= HEARO RNA motif =

HNH Endonuclease-Associated RNA and ORF (HEARO) RNAs conform to a conserved RNA structure that was identified in bacteria by bioinformatics. HEARO RNAs average roughly 300 nucleotides, which is comparable to the size of many ribozymes, which catalyze chemical reactions.

Multiple lines of non-experimental evidence suggest that HEARO RNAs form part of a mobile genetic element. HEARO RNAs contain an open reading frame (ORF) that usually codes for a protein containing an HNH endonuclease domain. Members of this family of endonucleases are often used by mobile genetic elements, such as group I and group II introns, to facilitate their replication. Several instances were detected of homologous sequences where only one sequence contains the HEARO element, suggesting that the HEARO element might have integrated into an ancestor of this sequence. Such cases also suggest that HEARO elements integrate 5′ to ATGA or GTGA sequences, although no other integration requirements were elucidated. Additional analysis was consistent with the hypothesis of self replication.
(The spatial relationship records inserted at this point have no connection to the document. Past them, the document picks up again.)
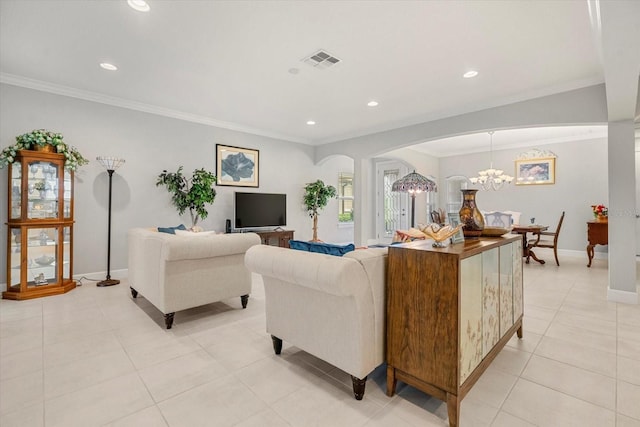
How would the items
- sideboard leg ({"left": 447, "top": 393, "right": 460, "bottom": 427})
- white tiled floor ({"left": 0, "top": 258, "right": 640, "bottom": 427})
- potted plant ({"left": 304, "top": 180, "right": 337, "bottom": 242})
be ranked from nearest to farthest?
sideboard leg ({"left": 447, "top": 393, "right": 460, "bottom": 427}) < white tiled floor ({"left": 0, "top": 258, "right": 640, "bottom": 427}) < potted plant ({"left": 304, "top": 180, "right": 337, "bottom": 242})

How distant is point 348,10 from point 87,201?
4.28 metres

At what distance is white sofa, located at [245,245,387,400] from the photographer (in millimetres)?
1637

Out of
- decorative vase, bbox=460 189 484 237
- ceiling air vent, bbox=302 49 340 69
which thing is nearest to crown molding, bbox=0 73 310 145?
ceiling air vent, bbox=302 49 340 69

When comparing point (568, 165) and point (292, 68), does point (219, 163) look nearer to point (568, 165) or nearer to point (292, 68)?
point (292, 68)

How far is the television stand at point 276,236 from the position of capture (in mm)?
5748

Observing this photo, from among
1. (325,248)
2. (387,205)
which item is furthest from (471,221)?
(387,205)

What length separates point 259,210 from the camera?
603cm

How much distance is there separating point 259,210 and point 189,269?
3264 mm

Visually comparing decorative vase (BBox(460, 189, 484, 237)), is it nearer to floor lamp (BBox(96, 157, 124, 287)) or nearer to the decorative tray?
the decorative tray

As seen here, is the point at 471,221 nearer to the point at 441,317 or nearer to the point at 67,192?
the point at 441,317

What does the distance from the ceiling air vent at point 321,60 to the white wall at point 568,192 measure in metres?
6.36

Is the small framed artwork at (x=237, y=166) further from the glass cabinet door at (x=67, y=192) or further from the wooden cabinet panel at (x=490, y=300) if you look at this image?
the wooden cabinet panel at (x=490, y=300)

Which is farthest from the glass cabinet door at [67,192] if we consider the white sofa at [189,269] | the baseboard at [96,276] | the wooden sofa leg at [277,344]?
the wooden sofa leg at [277,344]

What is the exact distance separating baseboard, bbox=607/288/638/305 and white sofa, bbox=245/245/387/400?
3.48m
Subsequent work found that the predicted HNH endonucleases associated with HEARO RNAs are IscB proteins, and function as DNA endonucleases that use an RNA molecule to determine where cleavage occurs. Thus, they are similar to CRISPR-Cas systems, and the IscB proteins is thought to be evolutionarily related to Cas12 proteins in certain CRISPR-Cas systems. A part of the HEARO RNA motif was called the omega-RNA, and is required for the CRISPR-Cas-like activity of the system. The function of the remaining part of HEARO RNA motif remains unknown. Earlier work noted the similarity between the putative HNH endonuclease proteins and those associated with IS605 elements. This analysis pointed out that IS605 elements often use short single-stranded DNA elements, but that these elements are much smaller than the full HEARO RNA motif.

The Rfam model of HEARO RNAs uses only the region that is 5′ to the ORF. This region includes the bulk of the structure, but does not include a hairpin located 3′ to the ORF.